**** Source

Yes, I am still here

Well, it has taken me some time to come to peace with he fact that some people are just fucking idiots.  Meh.  I'm grateful to Chris who had to tolerate me.  Usually he is the miserable beastie I have to tame, not so much this last week.  Funny thing he works way different than I do.  He doesn't do it with strokes to the ego among other places.  No, he does it by driving me insane through stupidity, until I am laughing so hard at him I forget my misery.
   Part of why he got his apartment as such a stellar price is that he takes care of the lawn maintenance.  8 AM Sunday morning I wake up to "You gonna help me do the grass?"
   "You cannot cut the grass at 8 on a Sunday morning."
   "I'm cutting it while it's still cool."
   "No you are fucking not.  Seriously C, your neighbours will hate you.  I will hate you on principle.  I am not fucking the kind of guy who would mow the lawn at 8 in the fucking morning on a god damned Sunday fucking morning."  He did not mow the lawn until 10.  But I think he does things like that to just drive me crazy.  And because it amuses him to see how much I can swear in a single sentence.  I got skills, skills I tell you, mad skills.

   So school starts on Tuesday.  I can't wait.  Seriously.  I thought I would enjoy the break but my plan was to spend time with C and maybe take a trip to Toronto.  C spent time with the parents and T is no longer speaking to me, so Toronto is out.  I wish I could say we are not speaking to each other, but I honestly have no clue WHY I became the demon in his break up with his BF.  I mean I met the guy twice, and both times we got on all right.  Part of me thinks T is just looking for someone to blame.  What evs.
   So I am looking forward to getting back in my nice comfortable groove.  During school there is a comfort in the predictability and I am DYING to see some of my friends who went home for the summer.  Awesome.

********

### Brief 1:
Count the lines in the rows that contain the string "shooting", and give only that number.
The post above has no connection to the rows that come next.

**** Working data

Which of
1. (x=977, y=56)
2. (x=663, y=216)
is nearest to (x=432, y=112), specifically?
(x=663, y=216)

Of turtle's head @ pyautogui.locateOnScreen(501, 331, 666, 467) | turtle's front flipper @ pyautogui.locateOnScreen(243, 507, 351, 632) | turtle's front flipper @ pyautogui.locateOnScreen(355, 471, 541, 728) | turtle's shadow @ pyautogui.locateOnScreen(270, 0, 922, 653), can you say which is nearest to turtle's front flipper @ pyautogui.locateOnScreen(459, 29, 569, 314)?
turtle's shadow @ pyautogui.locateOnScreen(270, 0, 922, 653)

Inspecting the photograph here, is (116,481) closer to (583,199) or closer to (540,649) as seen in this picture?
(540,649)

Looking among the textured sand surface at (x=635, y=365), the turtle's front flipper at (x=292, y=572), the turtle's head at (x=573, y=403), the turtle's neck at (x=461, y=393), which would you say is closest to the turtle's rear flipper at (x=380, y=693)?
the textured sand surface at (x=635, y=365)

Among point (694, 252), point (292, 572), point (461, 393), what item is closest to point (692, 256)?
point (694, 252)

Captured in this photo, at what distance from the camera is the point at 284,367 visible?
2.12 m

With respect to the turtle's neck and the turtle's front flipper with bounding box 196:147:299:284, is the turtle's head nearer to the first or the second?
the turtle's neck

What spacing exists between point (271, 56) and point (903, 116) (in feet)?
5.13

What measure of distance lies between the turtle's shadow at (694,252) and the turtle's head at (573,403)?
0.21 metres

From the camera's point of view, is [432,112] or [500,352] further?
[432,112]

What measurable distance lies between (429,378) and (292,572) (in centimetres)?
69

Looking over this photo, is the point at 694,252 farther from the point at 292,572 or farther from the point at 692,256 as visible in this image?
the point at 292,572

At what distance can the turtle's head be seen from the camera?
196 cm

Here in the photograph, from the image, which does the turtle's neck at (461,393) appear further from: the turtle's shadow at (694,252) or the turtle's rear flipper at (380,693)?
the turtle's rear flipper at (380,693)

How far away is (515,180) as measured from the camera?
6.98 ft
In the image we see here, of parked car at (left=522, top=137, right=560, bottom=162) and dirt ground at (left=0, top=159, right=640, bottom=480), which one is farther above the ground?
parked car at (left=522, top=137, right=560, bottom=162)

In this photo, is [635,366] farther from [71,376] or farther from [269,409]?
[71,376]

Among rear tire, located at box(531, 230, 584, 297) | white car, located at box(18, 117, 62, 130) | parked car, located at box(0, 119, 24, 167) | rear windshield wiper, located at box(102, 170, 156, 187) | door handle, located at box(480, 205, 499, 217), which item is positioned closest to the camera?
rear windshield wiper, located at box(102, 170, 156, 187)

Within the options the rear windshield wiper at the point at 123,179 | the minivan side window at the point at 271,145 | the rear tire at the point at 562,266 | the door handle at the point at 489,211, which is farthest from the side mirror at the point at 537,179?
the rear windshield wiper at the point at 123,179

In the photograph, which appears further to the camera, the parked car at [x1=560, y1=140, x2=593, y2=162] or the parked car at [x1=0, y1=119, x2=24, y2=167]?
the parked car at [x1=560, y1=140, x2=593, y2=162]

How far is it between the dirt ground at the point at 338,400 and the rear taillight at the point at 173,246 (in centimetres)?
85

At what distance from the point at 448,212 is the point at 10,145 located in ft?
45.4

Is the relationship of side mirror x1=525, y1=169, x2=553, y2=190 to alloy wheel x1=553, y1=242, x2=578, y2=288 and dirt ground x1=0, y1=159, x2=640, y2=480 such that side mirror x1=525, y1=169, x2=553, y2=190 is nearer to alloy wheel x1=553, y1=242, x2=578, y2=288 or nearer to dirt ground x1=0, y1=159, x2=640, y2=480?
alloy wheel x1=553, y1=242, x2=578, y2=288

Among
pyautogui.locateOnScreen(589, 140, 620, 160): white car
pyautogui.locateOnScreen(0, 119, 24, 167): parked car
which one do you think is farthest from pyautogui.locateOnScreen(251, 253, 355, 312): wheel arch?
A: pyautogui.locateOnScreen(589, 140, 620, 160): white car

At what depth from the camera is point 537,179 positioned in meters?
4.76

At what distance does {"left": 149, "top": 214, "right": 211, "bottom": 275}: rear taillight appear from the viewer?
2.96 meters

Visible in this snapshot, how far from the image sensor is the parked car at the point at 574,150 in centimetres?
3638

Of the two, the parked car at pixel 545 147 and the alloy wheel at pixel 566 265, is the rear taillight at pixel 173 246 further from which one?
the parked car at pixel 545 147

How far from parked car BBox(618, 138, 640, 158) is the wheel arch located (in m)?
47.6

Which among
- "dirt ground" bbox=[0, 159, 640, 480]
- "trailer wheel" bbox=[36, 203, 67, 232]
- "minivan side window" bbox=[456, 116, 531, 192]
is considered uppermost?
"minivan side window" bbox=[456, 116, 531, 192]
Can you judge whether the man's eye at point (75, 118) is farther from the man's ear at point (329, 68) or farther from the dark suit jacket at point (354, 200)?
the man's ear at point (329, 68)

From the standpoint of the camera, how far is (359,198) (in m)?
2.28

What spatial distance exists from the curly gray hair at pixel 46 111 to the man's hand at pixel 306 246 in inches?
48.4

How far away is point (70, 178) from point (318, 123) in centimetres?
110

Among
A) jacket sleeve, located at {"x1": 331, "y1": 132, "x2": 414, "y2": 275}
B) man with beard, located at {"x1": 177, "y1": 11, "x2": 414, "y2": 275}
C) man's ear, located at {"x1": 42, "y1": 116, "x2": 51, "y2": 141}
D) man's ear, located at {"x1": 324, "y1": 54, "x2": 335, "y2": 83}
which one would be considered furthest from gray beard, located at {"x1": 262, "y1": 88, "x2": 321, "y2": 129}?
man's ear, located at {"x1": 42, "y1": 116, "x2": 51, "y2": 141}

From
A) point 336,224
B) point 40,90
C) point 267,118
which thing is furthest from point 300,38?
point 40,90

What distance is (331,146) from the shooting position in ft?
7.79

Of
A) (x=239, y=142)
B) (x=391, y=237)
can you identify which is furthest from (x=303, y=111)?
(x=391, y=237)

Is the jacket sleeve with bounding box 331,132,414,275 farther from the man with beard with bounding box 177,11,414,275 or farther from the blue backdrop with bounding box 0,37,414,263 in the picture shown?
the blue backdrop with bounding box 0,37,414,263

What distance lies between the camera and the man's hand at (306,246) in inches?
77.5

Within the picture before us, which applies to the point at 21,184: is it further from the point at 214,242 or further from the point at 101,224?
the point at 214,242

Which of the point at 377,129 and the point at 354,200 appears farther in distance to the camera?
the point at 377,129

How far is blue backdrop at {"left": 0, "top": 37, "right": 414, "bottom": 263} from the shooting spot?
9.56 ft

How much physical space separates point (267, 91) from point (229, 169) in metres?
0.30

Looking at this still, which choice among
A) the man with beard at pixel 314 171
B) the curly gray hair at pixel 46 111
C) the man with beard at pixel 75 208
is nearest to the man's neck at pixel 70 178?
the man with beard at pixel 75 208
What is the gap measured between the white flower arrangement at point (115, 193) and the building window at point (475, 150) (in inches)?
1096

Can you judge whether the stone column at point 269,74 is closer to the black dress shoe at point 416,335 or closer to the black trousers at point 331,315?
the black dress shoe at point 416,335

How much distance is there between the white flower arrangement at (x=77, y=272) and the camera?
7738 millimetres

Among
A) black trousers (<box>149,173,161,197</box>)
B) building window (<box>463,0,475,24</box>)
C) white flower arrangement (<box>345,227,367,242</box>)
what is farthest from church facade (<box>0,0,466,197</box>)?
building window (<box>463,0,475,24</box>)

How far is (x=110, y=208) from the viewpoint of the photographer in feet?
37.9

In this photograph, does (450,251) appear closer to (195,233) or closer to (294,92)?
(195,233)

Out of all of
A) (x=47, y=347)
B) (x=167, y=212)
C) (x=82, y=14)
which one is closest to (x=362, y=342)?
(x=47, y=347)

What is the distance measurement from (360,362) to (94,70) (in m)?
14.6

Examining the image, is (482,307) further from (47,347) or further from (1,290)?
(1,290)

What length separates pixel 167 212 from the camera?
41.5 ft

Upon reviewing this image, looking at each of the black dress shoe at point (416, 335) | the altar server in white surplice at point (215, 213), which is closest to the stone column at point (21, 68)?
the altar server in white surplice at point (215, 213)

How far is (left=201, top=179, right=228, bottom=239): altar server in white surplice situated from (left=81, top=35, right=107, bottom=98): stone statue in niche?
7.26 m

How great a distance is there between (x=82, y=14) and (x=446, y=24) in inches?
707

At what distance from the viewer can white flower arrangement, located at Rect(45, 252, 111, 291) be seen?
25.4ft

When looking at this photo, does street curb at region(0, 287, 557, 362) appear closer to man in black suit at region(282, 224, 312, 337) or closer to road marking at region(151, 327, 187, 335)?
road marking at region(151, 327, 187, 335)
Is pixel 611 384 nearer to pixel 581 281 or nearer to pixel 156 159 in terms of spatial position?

********

### Brief 2:
Write out the post from "Part of why" up to and including "you, mad skills.", switching each "lawn" to "yard".

### Correct answer 1:
2

### Correct answer 2:
Part of why he got his apartment as such a stellar price is that he takes care of the yard maintenance.  8 AM Sunday morning I wake up to "You gonna help me do the grass?"
   "You cannot cut the grass at 8 on a Sunday morning."
   "I'm cutting it while it's still cool."
   "No you are fucking not.  Seriously C, your neighbours will hate you.  I will hate you on principle.  I am not fucking the kind of guy who would mow the yard at 8 in the fucking morning on a god damned Sunday fucking morning."  He did not mow the yard until 10.  But I think he does things like that to just drive me crazy.  And because it amuses him to see how much I can swear in a single sentence.  I got skills, skills I tell you, mad skills.